Montreal — the epicentre of the COVID-19 contagion in Canada and Legault’s hometown — is still so “fragile,” the premier said, that he had little choice but to cancel the rest of the school year for elementary students in the area.

Legault took some responsibi­lity for the repeated failures to bring the contagion in Montreal under control, especially within the city’s long-term-care homes, where the majority of the province’s deaths have occurred. But it’s Quebecers as a whole, he said, who have let this happen to Montreal.

“I think the society failed,” he told reporters.

There are three times more seniors in long-term-care homes in Quebec, per capita, “than anywhere else in the world,” Legault said. Those centres were underfunde­d and understaff­ed for years, he continued, and the people who worked there were underpaid.

Hundreds of members of the Canadian Armed Forces have now been dispatched to the province’s long-term-care homes to help feed and care for the residents.
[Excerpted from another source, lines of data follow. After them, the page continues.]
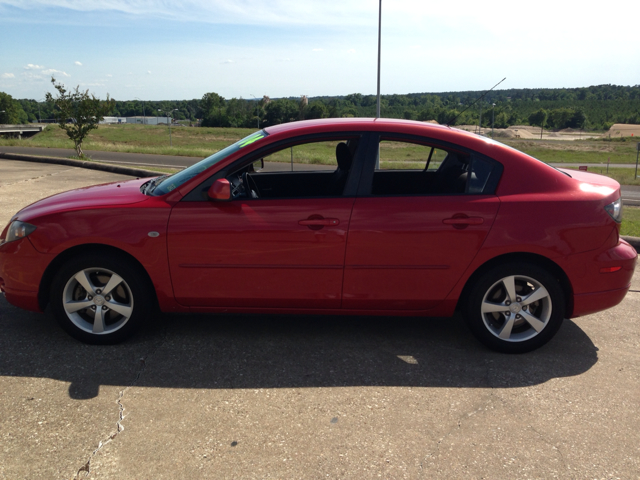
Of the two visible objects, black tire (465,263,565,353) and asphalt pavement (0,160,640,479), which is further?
black tire (465,263,565,353)

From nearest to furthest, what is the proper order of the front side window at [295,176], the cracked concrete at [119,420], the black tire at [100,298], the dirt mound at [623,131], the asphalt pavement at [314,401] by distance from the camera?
the cracked concrete at [119,420] < the asphalt pavement at [314,401] < the black tire at [100,298] < the front side window at [295,176] < the dirt mound at [623,131]

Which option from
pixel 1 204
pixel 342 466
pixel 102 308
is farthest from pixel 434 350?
pixel 1 204

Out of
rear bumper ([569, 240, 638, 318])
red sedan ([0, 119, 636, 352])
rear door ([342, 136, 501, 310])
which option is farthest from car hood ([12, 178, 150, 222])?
rear bumper ([569, 240, 638, 318])

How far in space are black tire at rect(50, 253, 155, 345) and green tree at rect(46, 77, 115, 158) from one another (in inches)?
782

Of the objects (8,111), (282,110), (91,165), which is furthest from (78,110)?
(8,111)

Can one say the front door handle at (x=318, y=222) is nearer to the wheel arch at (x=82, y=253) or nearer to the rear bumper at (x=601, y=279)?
the wheel arch at (x=82, y=253)

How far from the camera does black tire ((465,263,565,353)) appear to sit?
3918 mm

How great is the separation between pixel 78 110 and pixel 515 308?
2180 cm

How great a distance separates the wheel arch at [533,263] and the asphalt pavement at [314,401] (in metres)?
0.46

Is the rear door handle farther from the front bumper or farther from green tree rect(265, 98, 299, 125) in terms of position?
green tree rect(265, 98, 299, 125)

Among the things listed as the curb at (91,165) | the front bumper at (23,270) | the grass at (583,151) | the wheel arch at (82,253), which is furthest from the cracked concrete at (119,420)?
the grass at (583,151)

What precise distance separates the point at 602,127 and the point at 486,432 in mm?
131405

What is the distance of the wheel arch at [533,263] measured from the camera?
396 cm

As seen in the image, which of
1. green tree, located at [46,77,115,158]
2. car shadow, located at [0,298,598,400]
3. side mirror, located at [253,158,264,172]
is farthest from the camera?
green tree, located at [46,77,115,158]
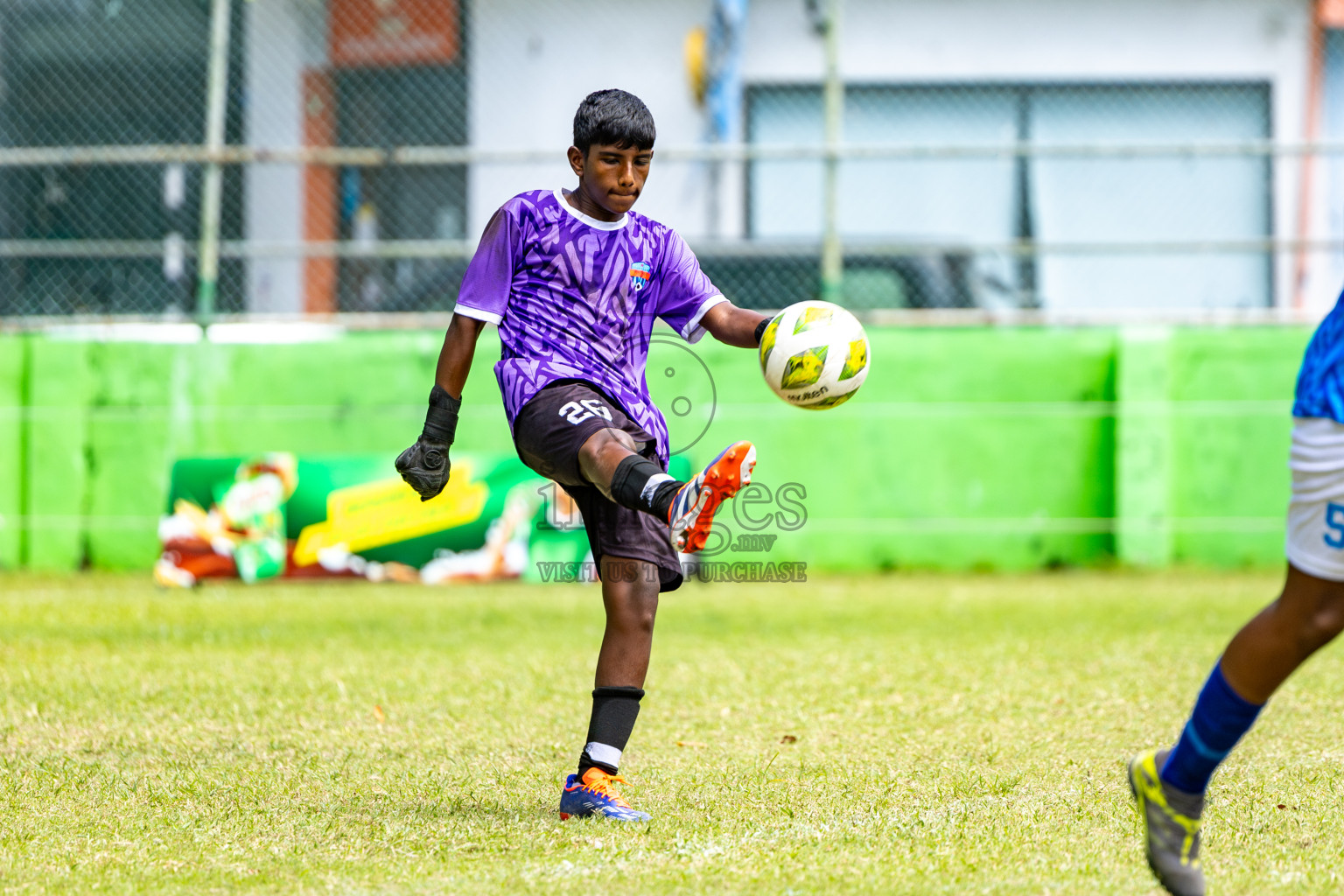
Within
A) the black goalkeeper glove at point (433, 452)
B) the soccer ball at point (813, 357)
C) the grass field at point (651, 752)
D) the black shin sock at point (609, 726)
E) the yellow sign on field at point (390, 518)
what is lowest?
the grass field at point (651, 752)

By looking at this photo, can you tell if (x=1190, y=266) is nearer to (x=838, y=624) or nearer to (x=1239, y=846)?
(x=838, y=624)

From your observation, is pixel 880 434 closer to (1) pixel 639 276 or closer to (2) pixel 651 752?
(2) pixel 651 752

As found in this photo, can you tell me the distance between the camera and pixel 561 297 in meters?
4.04

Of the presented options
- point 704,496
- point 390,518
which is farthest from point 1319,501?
point 390,518

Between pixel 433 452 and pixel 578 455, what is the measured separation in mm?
476

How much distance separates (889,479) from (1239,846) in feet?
23.4

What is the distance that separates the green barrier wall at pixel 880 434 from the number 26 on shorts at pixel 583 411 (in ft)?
21.1

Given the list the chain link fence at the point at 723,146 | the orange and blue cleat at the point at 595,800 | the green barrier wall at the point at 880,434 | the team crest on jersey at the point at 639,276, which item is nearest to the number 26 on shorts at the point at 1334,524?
the orange and blue cleat at the point at 595,800

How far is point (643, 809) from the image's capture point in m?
3.82

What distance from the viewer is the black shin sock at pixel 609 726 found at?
12.5ft

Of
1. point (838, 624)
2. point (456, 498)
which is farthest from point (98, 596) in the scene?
point (838, 624)

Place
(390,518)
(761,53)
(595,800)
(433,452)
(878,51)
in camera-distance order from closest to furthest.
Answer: (595,800) < (433,452) < (390,518) < (761,53) < (878,51)

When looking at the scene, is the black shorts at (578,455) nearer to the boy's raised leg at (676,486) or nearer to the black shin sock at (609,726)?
the boy's raised leg at (676,486)

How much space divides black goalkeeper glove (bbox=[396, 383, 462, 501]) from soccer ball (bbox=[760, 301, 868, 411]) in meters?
0.86
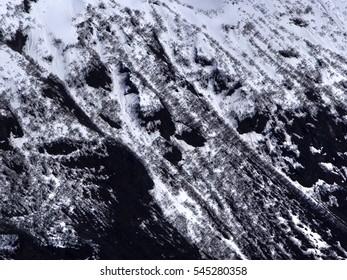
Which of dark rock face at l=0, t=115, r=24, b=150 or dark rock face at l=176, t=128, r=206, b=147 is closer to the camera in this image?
dark rock face at l=0, t=115, r=24, b=150

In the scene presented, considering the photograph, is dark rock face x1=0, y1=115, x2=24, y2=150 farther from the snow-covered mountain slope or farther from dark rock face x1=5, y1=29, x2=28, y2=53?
dark rock face x1=5, y1=29, x2=28, y2=53

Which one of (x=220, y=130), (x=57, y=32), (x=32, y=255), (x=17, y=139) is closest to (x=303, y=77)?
(x=220, y=130)

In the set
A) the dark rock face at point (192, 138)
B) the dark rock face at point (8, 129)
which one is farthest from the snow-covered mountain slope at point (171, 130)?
the dark rock face at point (192, 138)

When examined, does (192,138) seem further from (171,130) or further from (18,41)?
(18,41)

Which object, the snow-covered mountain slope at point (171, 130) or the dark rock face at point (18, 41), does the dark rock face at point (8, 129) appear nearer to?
the snow-covered mountain slope at point (171, 130)

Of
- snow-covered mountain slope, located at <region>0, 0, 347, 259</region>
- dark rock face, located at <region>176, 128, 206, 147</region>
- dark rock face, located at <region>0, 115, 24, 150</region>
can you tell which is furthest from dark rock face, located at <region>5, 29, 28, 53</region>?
dark rock face, located at <region>176, 128, 206, 147</region>

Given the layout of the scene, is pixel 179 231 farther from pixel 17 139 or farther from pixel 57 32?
pixel 57 32

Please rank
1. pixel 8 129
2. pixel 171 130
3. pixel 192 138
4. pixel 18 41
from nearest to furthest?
pixel 8 129 < pixel 171 130 < pixel 192 138 < pixel 18 41

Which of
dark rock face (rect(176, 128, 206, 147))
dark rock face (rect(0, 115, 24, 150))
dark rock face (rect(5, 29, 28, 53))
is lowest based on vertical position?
dark rock face (rect(0, 115, 24, 150))

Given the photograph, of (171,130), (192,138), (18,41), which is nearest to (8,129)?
(18,41)

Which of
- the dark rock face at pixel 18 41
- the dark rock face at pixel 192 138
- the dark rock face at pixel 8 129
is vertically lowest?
the dark rock face at pixel 8 129
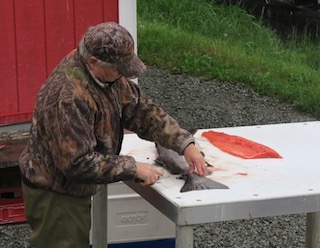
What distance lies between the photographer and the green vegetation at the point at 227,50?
9.41 meters

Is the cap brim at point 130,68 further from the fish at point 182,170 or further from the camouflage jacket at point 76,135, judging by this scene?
the fish at point 182,170

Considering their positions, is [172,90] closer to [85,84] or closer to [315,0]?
[315,0]

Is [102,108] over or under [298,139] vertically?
over

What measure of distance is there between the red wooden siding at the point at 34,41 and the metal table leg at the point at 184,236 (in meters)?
3.07

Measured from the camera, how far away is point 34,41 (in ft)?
21.0

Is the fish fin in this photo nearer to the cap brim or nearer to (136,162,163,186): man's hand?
(136,162,163,186): man's hand

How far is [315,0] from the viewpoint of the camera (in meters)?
12.7

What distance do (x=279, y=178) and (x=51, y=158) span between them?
3.02 feet

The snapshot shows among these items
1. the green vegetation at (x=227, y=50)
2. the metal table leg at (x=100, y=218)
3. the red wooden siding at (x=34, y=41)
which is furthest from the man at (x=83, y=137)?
the green vegetation at (x=227, y=50)

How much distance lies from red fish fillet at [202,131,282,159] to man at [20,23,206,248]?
0.30 metres

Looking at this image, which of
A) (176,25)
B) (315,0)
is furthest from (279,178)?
(315,0)

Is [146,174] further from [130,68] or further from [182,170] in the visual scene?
[130,68]

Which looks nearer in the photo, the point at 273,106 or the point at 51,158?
the point at 51,158

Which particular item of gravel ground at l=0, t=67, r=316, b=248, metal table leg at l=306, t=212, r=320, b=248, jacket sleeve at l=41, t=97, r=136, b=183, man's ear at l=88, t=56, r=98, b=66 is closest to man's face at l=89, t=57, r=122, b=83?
man's ear at l=88, t=56, r=98, b=66
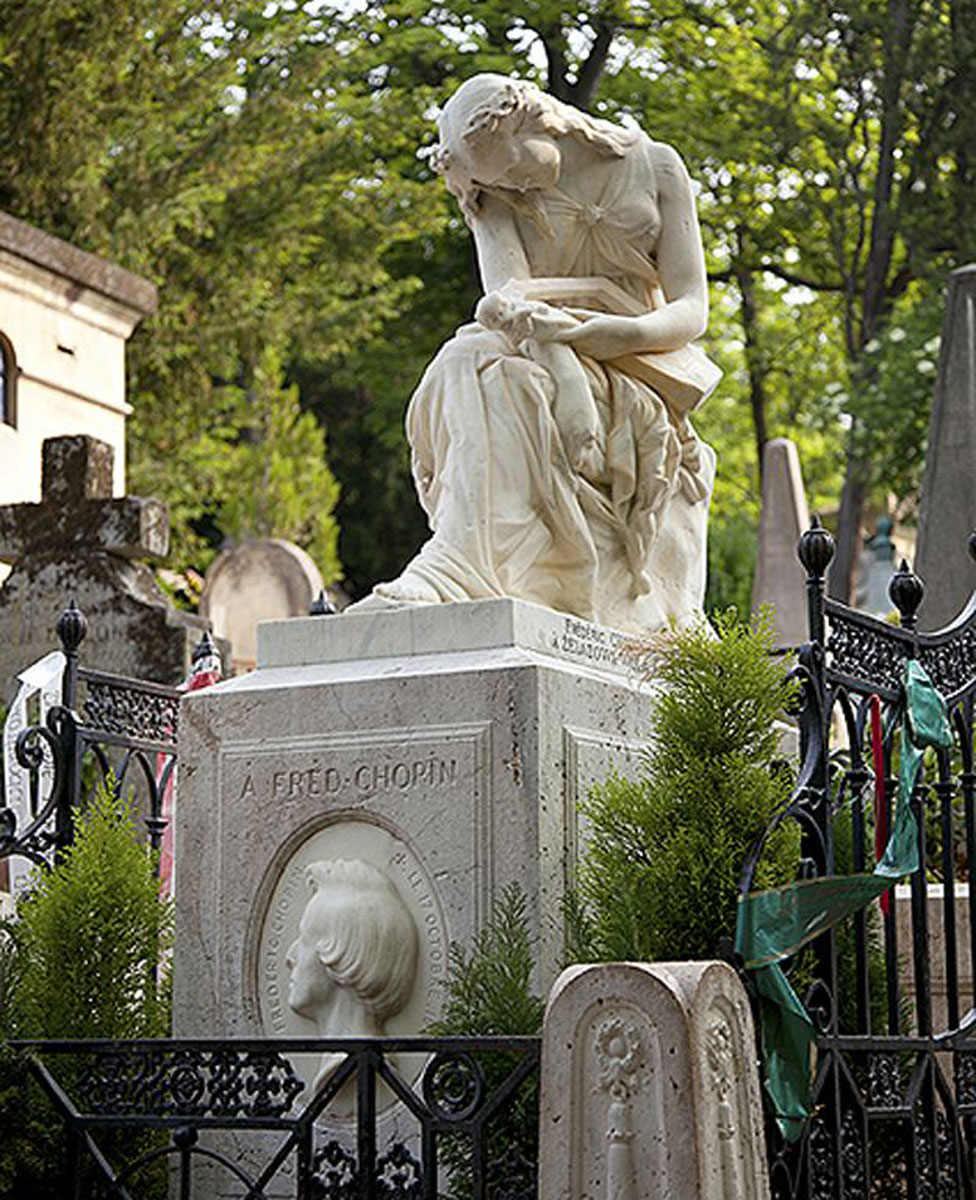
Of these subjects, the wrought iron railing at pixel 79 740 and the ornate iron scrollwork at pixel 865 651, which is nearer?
the ornate iron scrollwork at pixel 865 651

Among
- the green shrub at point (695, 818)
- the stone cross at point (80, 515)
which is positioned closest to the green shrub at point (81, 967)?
the green shrub at point (695, 818)

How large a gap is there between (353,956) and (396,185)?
20366mm

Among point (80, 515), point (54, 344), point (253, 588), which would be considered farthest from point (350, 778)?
point (253, 588)

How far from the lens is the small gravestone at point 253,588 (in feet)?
65.1

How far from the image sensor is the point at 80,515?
14.2 meters

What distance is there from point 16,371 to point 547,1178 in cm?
1301

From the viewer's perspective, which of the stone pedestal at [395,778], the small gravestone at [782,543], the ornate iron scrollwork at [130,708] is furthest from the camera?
the small gravestone at [782,543]

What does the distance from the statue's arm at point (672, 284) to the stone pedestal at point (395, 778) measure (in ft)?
3.65

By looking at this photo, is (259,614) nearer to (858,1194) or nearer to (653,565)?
(653,565)

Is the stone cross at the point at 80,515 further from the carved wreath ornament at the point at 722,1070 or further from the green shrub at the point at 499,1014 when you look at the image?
the carved wreath ornament at the point at 722,1070

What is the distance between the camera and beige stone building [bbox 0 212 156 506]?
16922 mm

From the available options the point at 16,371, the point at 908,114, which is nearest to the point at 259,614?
the point at 16,371

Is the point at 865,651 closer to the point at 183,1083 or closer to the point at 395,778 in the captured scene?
the point at 395,778

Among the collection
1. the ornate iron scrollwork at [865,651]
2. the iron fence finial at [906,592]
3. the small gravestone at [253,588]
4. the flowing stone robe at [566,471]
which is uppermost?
the small gravestone at [253,588]
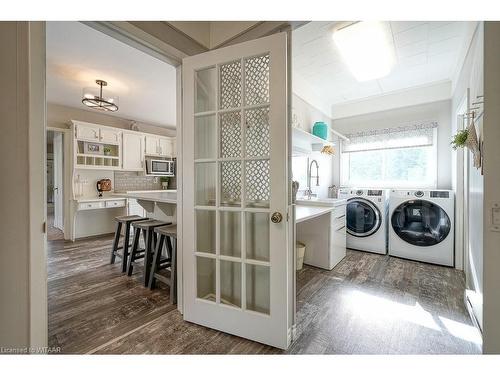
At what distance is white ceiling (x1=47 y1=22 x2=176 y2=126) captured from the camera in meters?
2.25

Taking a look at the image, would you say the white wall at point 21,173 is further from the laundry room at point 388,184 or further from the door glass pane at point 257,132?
the laundry room at point 388,184

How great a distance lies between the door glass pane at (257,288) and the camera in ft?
5.17

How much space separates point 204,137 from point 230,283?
3.69 feet

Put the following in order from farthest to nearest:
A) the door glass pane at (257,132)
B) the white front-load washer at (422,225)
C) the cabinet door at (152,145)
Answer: the cabinet door at (152,145) < the white front-load washer at (422,225) < the door glass pane at (257,132)

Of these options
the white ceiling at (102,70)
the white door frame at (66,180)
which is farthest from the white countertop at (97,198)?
the white ceiling at (102,70)

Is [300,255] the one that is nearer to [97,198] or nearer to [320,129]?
[320,129]

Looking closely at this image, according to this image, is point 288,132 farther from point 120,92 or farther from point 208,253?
point 120,92

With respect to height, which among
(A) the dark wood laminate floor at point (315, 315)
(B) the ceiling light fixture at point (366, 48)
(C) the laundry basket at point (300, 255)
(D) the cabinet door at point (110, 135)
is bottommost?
(A) the dark wood laminate floor at point (315, 315)

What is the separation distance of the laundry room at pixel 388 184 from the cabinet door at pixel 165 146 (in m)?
3.42

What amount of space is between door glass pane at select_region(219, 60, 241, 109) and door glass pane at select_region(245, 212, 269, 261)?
0.81m

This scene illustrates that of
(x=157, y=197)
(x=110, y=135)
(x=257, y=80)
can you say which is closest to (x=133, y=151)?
(x=110, y=135)

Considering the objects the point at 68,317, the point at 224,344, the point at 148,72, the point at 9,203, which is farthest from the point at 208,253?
the point at 148,72

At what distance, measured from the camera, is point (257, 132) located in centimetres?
155

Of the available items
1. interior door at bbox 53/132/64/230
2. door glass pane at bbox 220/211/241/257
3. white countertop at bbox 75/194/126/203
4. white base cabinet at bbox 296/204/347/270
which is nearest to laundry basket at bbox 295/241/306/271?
white base cabinet at bbox 296/204/347/270
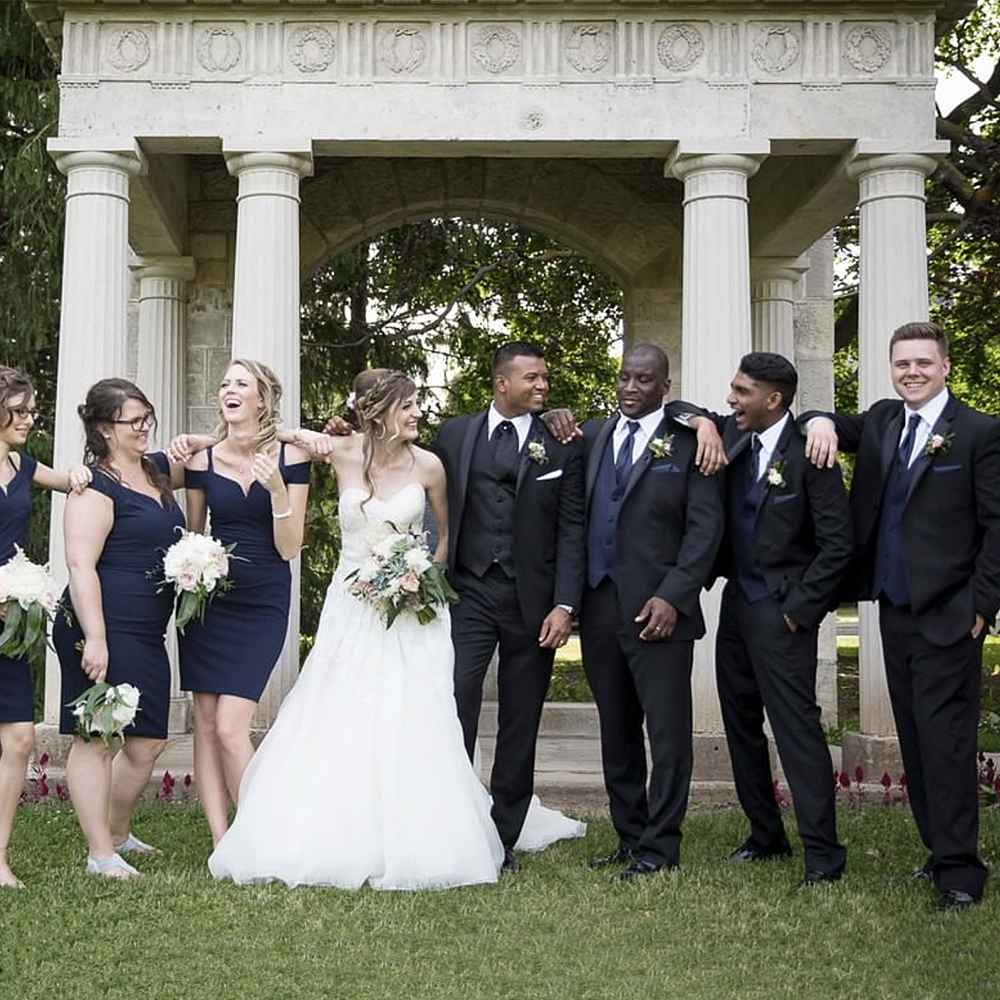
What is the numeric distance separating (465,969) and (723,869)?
199 cm

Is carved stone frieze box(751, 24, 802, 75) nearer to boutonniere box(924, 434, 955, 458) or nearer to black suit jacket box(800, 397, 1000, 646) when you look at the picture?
black suit jacket box(800, 397, 1000, 646)

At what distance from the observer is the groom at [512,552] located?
6754 mm

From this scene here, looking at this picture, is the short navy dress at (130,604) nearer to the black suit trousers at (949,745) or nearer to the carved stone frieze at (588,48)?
the black suit trousers at (949,745)

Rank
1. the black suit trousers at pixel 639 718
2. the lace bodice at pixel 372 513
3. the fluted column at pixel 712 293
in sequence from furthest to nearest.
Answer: the fluted column at pixel 712 293 → the lace bodice at pixel 372 513 → the black suit trousers at pixel 639 718

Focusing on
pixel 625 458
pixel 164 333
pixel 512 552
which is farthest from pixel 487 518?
pixel 164 333

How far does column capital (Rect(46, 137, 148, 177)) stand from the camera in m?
10.6

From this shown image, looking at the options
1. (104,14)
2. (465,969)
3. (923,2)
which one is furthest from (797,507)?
(104,14)

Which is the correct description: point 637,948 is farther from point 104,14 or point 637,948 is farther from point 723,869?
point 104,14

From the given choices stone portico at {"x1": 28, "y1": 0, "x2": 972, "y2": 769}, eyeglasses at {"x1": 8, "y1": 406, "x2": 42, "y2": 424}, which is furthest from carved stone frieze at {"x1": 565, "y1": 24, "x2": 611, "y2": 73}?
eyeglasses at {"x1": 8, "y1": 406, "x2": 42, "y2": 424}

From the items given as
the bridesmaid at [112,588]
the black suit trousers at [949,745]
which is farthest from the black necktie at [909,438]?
the bridesmaid at [112,588]

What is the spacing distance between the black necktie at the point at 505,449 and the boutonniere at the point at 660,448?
0.65 meters

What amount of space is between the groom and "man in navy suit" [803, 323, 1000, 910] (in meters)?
1.25

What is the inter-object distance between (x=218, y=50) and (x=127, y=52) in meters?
0.68

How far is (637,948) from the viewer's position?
5453 millimetres
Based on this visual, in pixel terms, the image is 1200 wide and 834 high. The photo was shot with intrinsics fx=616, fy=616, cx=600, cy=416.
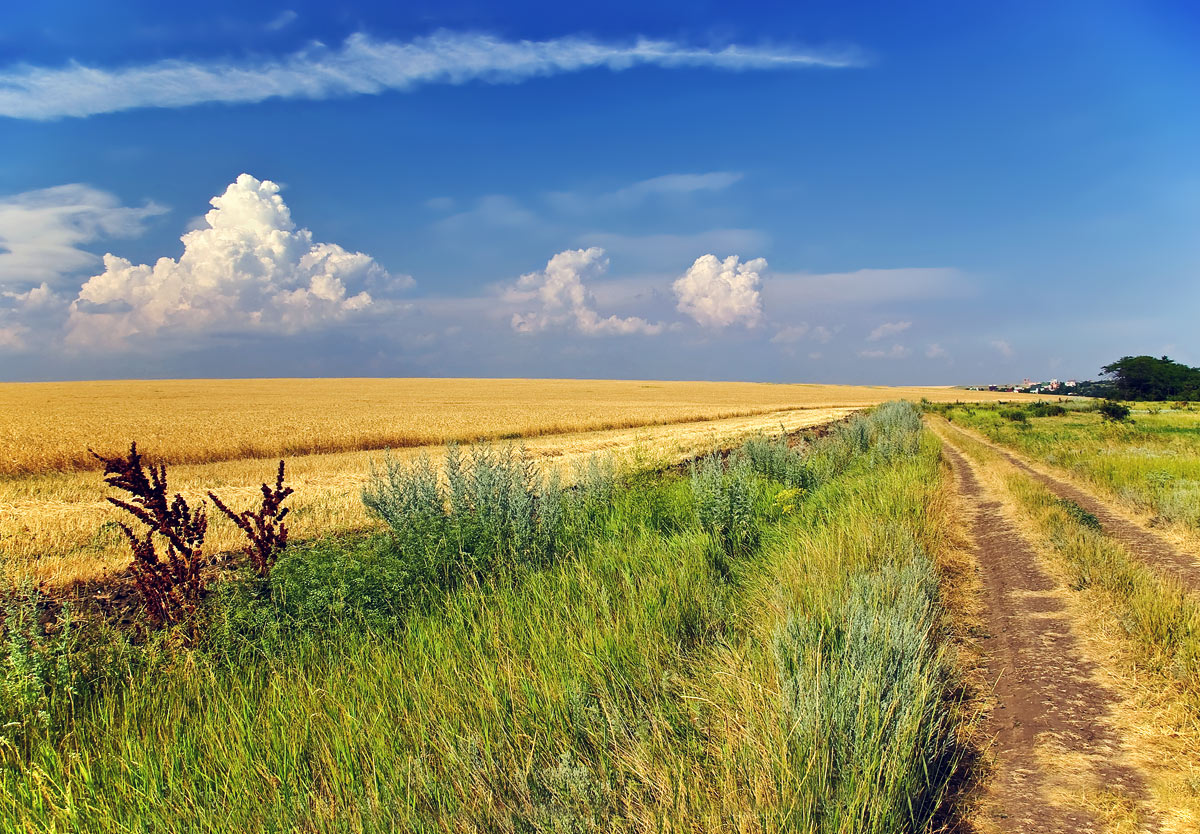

Daycares in the greater Montreal area, which had a tentative reopening date of May 25, now have to remain closed until at least June 1, the premier said. Authoritie­s still haven’t made a firm decision about whether or not to push back the May 25 reopening date set for retail businesses in the city.

“We will still give ourselves a few days to take a decision on retail businesses,” Legault said. “A crucial element that would help us to reopen is for the majority of people to wear a mask in public.”

But Legault didn’t come to his hometown bearing only bad news.

The number of people hospitaliz­ed in the province diminished by 42 compared with the day prior — the biggest drop since the beginning of the crisis. Quebec now has 1,834 people in hospital with COVID-19. The number of people in intensive care also came down over the same period, to 190 people, a reduction of four.

Legault said the province is also close to the goal he set last week of administer­ing 14,000 tests per day. He said the province conducted 13,291 tests on May 12.

Dr. Horacio Arruda, Quebec’s director of public health, said when the data comes in for the number of tests administer­ed on May 13, “I expect us to go over or hit the number that we set.”